Quant à Radek Brousil, établi à Prague, il était de passage à La Fonderie Darling, à Montréal, entre septembre et novembre 2018, pour le programme de Résidence internationale. Dans le cadre de cette exposition, l’artiste propose l’installation Hey Sorrow Where Are You? qui, entièrement produite à la Fonderie, se dissipe ici et là dans l’ensemble de la galerie. La série s’amorce avec une enfilade d’individus tragi-comiques, moulés en céramique, qui s’apparentent à des cigares fumants. Les êtres intrigants et effarants, aux ondoyantes teintes orangées et violacées, ponctuent la Galerie 17/18; l’un d’eux est disposé sur l’un des calorifères, le suivant est déployé sur la cheminée et les six autres sont rassemblés à l’intérieur de l’âtre du foyer. Disloqués, éclatés, massacrés et insurgés, les supposés cigares au regard triste — pleurant des larmes ultra-violentes — paraissent animés en raison des positions biscornues que Brousil leur inflige, entre moquerie et tromperie. Les simulacres de braise sur la tête de ceux-ci semblent incandescents — réels. Des pièces alliant des photographies imprimées sur textile et des moulages de céramique à motif de fleurons sont dispersées dans le salon. L’une des cheminées est voilée d’un pan de tissu aux allures de courtepointe artisanale; un amalgame de tissus éthérés et bigarrés sur lesquels sont juxtaposées des photographies qui illustrent la soif, résultat d’une carence de ce besoin vital qu’est l’eau. Les images tentent désespérément de démontrer les conditions sociales, culturelles et, de surcroît, écologiques de la société d’aujourd’hui. À l’angle de deux murs, une fresque de céramique vert-de-gris forme la question « Hey Sorrow Where Are You? ». Cette interrogation sur cette indifférence généralisée relativement au chagrin résonne finalement dans chacune des œuvres de Brousil.

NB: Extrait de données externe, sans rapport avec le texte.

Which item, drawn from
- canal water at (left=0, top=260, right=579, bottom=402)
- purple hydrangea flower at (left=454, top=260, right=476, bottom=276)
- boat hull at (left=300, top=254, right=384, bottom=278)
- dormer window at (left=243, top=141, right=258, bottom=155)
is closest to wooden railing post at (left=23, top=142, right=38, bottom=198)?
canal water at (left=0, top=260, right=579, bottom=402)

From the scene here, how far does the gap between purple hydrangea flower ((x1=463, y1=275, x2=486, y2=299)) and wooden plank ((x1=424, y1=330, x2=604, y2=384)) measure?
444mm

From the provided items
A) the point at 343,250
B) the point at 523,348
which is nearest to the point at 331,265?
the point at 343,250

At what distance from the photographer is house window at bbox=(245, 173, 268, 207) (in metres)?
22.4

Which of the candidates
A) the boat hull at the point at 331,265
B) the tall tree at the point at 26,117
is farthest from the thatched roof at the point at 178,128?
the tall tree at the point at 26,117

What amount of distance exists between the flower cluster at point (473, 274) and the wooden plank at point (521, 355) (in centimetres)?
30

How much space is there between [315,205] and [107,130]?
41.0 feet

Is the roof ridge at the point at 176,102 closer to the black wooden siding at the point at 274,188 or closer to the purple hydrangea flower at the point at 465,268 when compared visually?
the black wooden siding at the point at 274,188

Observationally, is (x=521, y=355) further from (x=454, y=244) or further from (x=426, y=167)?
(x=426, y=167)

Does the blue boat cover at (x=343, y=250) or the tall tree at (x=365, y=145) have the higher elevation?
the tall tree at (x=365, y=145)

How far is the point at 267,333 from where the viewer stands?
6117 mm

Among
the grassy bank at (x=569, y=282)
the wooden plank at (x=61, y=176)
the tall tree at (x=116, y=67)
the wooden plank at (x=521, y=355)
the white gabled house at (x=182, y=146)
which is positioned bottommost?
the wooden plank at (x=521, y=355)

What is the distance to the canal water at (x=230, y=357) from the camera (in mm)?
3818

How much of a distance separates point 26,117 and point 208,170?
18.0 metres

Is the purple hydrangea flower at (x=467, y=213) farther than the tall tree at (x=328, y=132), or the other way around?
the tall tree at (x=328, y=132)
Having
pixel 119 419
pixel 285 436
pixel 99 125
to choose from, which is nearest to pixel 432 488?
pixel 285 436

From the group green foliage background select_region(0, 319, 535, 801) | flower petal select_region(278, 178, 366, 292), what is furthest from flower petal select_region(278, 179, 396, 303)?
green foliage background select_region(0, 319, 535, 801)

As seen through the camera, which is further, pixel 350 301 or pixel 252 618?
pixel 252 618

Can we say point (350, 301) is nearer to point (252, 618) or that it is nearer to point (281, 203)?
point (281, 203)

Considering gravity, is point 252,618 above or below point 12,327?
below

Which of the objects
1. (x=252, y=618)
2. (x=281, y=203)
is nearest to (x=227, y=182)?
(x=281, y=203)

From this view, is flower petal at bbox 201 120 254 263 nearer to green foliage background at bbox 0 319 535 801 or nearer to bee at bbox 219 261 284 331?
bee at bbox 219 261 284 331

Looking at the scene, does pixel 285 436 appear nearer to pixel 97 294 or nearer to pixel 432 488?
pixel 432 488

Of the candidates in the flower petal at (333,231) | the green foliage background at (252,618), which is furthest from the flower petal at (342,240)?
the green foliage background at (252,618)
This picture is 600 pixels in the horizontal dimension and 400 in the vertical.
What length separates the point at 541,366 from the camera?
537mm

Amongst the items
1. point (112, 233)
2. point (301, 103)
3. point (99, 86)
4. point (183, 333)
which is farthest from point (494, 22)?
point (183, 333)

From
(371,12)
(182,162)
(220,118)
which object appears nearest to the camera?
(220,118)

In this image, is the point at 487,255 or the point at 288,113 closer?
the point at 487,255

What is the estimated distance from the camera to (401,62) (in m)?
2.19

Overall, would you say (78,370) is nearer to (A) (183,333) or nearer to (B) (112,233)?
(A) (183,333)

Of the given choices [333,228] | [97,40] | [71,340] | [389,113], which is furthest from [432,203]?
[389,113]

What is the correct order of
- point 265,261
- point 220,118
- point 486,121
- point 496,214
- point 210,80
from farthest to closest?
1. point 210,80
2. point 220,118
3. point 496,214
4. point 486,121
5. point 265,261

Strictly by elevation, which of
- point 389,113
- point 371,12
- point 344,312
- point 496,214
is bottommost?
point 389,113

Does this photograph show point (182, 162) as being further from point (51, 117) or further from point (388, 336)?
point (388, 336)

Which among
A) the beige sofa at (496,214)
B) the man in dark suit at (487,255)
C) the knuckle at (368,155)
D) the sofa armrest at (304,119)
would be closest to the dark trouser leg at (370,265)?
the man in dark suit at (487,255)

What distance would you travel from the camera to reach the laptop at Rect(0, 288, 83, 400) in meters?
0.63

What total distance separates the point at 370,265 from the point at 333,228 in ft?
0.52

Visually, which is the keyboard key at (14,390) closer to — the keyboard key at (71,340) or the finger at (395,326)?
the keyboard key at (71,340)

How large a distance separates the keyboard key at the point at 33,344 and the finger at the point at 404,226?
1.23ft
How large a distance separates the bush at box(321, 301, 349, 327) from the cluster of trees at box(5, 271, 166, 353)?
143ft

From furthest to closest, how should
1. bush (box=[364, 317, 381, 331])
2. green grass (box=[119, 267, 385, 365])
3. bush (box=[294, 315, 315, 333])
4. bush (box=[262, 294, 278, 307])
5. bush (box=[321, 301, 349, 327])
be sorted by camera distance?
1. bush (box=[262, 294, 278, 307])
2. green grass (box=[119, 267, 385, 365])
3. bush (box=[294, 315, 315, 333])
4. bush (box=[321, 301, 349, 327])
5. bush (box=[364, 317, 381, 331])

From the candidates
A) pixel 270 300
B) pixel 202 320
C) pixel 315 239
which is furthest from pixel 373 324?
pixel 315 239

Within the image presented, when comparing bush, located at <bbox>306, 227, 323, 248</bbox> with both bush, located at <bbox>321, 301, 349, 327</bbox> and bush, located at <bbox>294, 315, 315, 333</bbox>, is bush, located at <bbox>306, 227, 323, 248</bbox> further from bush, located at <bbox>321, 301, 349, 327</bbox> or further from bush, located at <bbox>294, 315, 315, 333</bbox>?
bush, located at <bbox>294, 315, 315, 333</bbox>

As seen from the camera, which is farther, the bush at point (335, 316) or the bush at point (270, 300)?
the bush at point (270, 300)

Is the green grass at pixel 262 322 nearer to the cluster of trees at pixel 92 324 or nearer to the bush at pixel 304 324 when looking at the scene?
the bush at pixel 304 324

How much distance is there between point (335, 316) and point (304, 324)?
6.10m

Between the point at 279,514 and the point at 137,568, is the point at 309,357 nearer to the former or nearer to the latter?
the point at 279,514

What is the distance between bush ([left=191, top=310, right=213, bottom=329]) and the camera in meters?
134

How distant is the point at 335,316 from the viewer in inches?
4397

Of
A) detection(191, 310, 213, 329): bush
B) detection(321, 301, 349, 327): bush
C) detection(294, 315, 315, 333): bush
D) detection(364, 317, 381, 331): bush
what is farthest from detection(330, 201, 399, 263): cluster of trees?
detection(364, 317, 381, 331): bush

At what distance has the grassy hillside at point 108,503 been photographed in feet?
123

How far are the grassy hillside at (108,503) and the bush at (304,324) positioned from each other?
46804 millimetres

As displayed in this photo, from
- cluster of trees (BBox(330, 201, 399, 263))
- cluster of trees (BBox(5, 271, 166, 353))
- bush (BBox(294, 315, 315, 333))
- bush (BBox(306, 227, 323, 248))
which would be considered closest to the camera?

Les associations matérielles de chacune des propositions de Karen Kraven et Radek Brousil témoignent des grands maux écologiques de notre société : ils jettent un regard critique sur la situation actuelle de l’individu à l’égard de son environnement. Somme toute, au moyen de l’art, l’ambassade de la République tchèque a provisoirement changé sa vocation d’une représentation diplomatique au Canada pour devenir un véritable lieu de réflexions et de négociations quant à la surutilisation des ressources naturelles et des impacts anthropiques qui en découlent. Cette situation irréversible s’avère démontrée autrement par des pièces nuancées d’allégories rendues par les dissemblables matières; nostalgie du monde d’hier et mélancolie du monde d’aujourd’hui.

 


Jean-Michel Quirion est candidat à la maîtrise en muséologie à l’Université du Québec en Outaouais (UQO). Ses recherches portent sur l’élaboration d’une typologie de procédés de diffusion d’œuvres performatives muséalisées. Il travaille actuellement au Centre d’artistes AXENÉO7 situé à Gatineau. À Montréal, Quirion s’investit également au sein du groupe de recherche et réflexion CIÉCO : Collections et impératif évènementiel/The Convulsive collections. Commissaire indépendant, son plus récent projet, Tout contexte est art, a été présenté à la Galerie UQO en 2018. En tant qu’auteur, il contribue régulièrement à ESPACE art actuel, Inter art actuel ainsi qu’à Ciel variable.